Let’s look at some examples:
- John and Jenny are exhausted because their 2-month-old never wants to sleep. They ask friends and family to help during the day so they can get better sleep through naps. They set up a realistic schedule to help their baby transition to night-time sleeping and babywear during the day to promote longer naps.
- Aaron and Anna are drained at the end of each day and bedtimes are particularly rough. They’ve decided to allow their 6-month-old daughter a certain period of time to cry before they go in to offer physical and emotional support. The period of time before they go back in to comfort their daughter slowly lengthens but they always go back to comfort her and make sure she’s okay.
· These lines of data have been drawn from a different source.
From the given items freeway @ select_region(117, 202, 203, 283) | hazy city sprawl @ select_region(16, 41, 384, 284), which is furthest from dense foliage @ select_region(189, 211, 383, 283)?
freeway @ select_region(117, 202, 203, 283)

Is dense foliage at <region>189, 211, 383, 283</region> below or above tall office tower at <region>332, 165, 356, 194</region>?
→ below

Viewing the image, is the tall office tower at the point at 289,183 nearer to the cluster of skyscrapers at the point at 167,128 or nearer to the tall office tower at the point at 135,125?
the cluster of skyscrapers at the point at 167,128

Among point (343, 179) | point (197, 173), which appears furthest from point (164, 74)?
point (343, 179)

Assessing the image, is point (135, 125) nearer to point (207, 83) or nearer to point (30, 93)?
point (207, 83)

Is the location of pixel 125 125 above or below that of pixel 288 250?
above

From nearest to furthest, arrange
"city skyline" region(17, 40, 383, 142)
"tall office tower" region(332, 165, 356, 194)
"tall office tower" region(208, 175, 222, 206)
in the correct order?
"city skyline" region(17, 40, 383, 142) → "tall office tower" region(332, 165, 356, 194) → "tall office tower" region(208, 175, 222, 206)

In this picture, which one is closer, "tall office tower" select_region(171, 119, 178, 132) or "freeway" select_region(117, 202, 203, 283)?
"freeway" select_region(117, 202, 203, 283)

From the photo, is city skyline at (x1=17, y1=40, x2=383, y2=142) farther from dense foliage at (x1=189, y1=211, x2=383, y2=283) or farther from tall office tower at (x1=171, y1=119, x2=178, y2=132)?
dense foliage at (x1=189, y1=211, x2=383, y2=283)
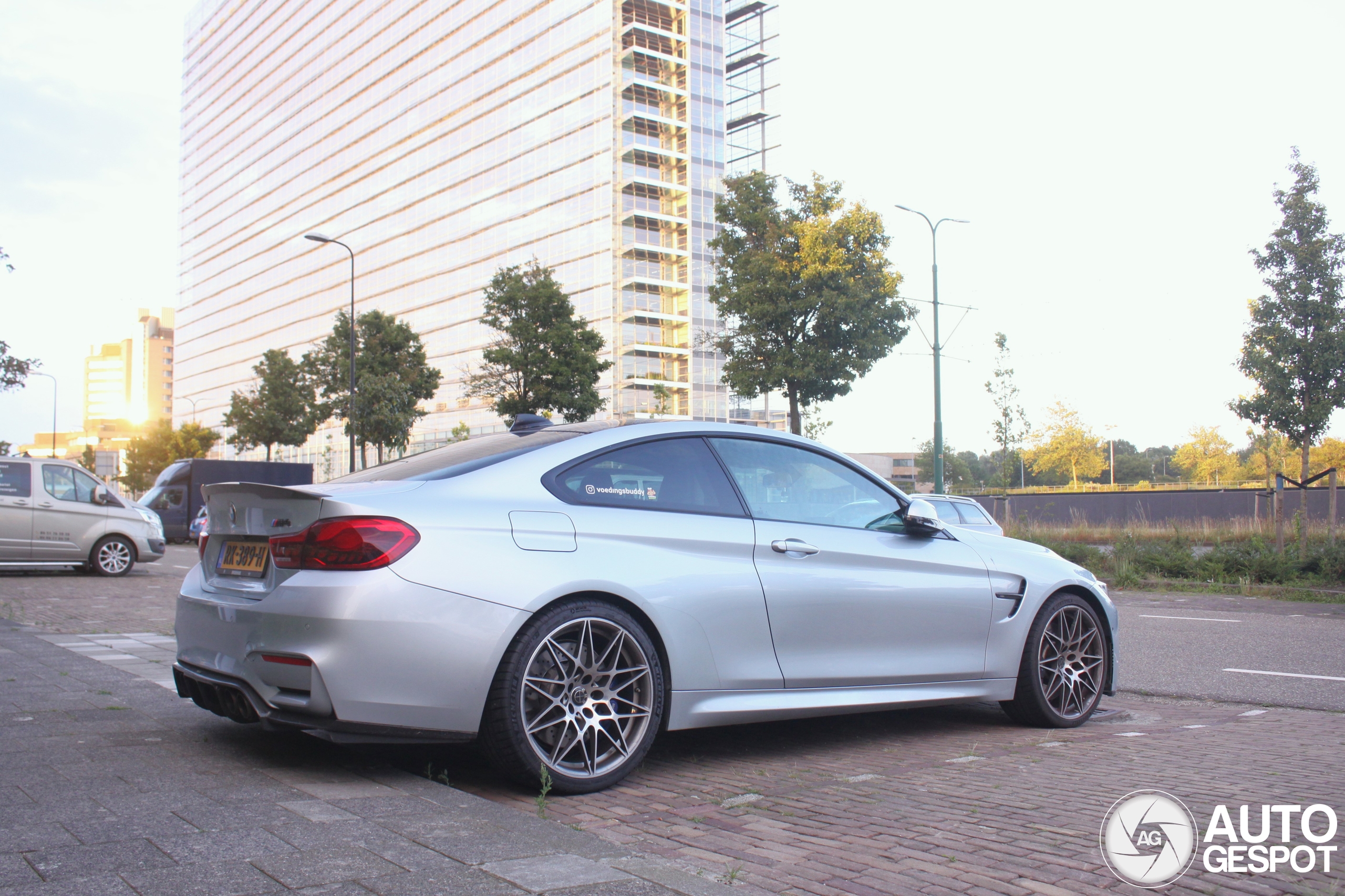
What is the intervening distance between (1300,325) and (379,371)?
35.8 metres

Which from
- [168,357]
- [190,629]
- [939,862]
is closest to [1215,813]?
[939,862]

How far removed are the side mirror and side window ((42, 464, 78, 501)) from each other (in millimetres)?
14695

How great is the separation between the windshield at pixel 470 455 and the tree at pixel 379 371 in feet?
126

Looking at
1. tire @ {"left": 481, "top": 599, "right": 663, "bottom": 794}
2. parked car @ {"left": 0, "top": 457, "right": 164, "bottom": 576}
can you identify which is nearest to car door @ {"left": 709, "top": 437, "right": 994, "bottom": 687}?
tire @ {"left": 481, "top": 599, "right": 663, "bottom": 794}

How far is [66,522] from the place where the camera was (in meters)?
15.6

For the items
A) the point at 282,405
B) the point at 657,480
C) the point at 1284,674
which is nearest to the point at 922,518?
the point at 657,480

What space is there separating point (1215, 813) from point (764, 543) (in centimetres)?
186

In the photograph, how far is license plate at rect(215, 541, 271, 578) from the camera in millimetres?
3789

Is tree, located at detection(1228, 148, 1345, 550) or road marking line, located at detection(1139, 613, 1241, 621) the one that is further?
tree, located at detection(1228, 148, 1345, 550)

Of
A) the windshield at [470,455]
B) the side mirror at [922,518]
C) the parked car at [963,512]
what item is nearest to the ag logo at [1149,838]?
the side mirror at [922,518]

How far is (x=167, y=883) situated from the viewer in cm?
247

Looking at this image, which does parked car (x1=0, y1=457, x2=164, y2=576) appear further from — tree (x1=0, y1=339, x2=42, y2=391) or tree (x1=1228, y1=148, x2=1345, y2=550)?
tree (x1=1228, y1=148, x2=1345, y2=550)

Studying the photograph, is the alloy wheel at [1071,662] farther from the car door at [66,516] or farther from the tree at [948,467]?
the tree at [948,467]

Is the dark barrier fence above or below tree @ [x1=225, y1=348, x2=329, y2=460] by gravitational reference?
below
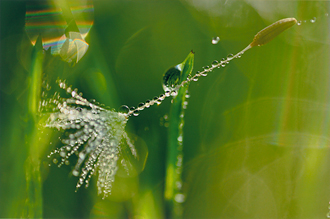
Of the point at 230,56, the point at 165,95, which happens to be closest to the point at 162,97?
the point at 165,95

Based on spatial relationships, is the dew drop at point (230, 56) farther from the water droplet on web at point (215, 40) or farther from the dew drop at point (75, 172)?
the dew drop at point (75, 172)

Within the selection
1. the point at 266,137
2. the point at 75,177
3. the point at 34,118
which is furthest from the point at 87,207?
the point at 266,137

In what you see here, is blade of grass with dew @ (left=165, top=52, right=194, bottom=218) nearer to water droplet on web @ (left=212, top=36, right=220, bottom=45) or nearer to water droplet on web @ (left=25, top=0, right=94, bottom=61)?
water droplet on web @ (left=212, top=36, right=220, bottom=45)

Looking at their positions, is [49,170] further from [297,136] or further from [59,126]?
[297,136]

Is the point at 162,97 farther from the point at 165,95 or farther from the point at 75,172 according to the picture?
the point at 75,172

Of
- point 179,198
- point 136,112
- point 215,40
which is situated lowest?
point 179,198
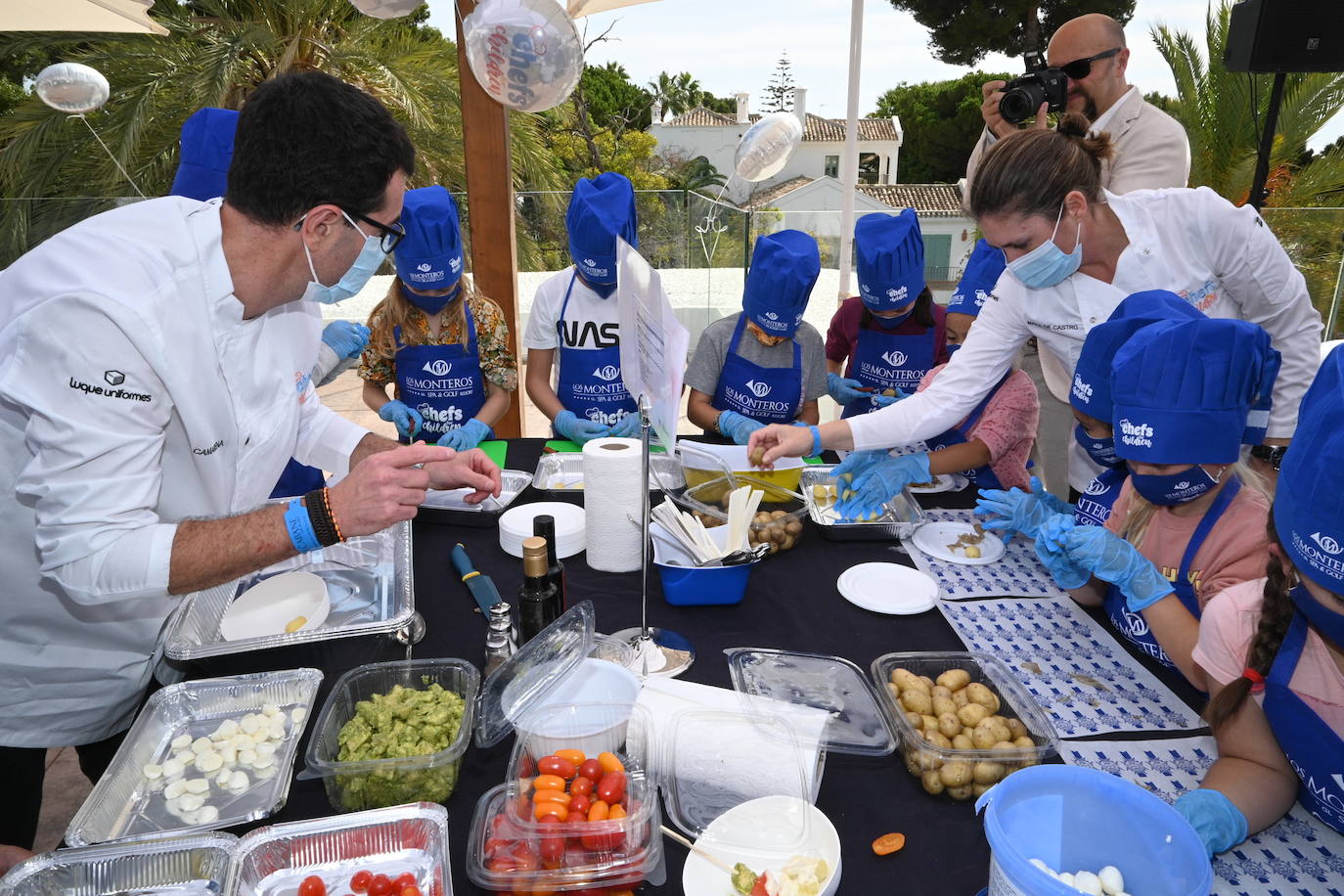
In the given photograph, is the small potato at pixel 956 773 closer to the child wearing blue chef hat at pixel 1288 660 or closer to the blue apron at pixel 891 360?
the child wearing blue chef hat at pixel 1288 660

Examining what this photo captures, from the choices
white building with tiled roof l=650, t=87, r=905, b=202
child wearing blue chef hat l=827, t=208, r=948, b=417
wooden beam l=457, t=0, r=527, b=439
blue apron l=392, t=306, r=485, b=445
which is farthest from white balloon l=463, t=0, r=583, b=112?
white building with tiled roof l=650, t=87, r=905, b=202

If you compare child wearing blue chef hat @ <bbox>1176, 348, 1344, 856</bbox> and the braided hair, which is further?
the braided hair

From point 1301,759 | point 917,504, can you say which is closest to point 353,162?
point 917,504

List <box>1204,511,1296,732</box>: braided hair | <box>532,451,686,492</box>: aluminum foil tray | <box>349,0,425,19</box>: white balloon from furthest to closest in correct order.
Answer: <box>349,0,425,19</box>: white balloon, <box>532,451,686,492</box>: aluminum foil tray, <box>1204,511,1296,732</box>: braided hair

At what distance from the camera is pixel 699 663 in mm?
1740

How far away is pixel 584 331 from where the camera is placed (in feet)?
11.5

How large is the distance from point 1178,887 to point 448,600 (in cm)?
155

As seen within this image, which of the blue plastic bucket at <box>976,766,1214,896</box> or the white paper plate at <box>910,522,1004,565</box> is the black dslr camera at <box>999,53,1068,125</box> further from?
the blue plastic bucket at <box>976,766,1214,896</box>

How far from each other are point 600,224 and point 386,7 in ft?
5.83

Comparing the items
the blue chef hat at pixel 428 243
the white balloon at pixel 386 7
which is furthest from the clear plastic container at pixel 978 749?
the white balloon at pixel 386 7

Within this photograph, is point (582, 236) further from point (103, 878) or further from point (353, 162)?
point (103, 878)

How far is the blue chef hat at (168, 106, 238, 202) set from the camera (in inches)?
112

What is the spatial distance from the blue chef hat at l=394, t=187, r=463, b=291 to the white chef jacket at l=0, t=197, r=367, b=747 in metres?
1.04

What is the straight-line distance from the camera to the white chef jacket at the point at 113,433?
143 centimetres
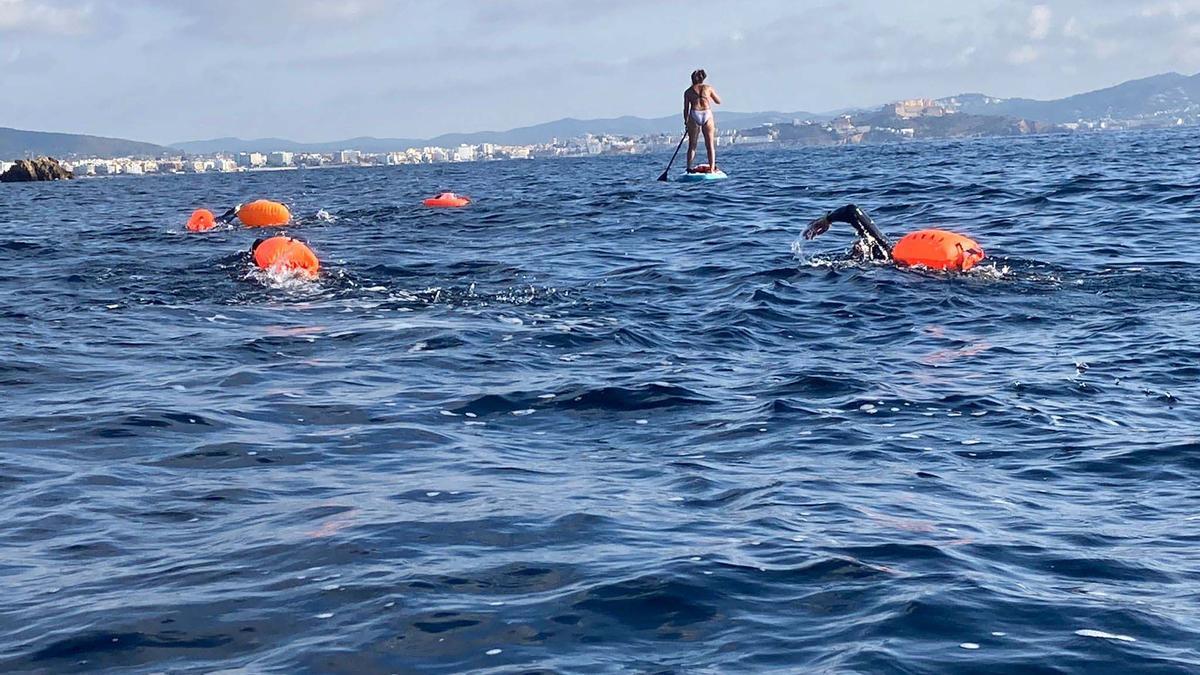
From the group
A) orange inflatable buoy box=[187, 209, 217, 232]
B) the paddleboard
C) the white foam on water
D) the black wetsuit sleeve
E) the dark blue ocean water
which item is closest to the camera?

- Jack and Diane’s 9-month-old would rather play than sleep at midnight. They make a sleep training plan to keep the room dark, safe, and quiet. They’ll check to make sure that his physical needs are met and provide emotional support by being physically present. They will not play with their son but they will step in to comfort him if he cries.
In each of the examples, the parents are creating safe environments for their children. The particulars of the sleep training plans do differ, but each takes into account developmental age, personality, and the child’s particular needs.
Within the scope of “safe” sleep training, there are several specific methods that can be used successfully with great confidence.
These methods include:
- Graduated Extinction
- Scheduled Awakenings with Fading
Sleep training a child, when done the right way, is a completely safe way to help the baby, the parents, and even the whole family in the short term.
Will My Baby Learn to Sleep Without Training? Sleep training isn’t necessary for most children, although it is considered beneficial for 20-30% of children with chronic sleep issues.
How Old Should My Baby Be to Start Sleep Training? Most babies need to be at least 4-6 months old before sleep training, although safe sleep training practices may help as early as 2-3 months of age.
Should You Ever Let Your Baby Cry Themselves to Sleep? Controlled crying (short bursts of crying in a monitored, safe environment) may help some children learn to sleep better.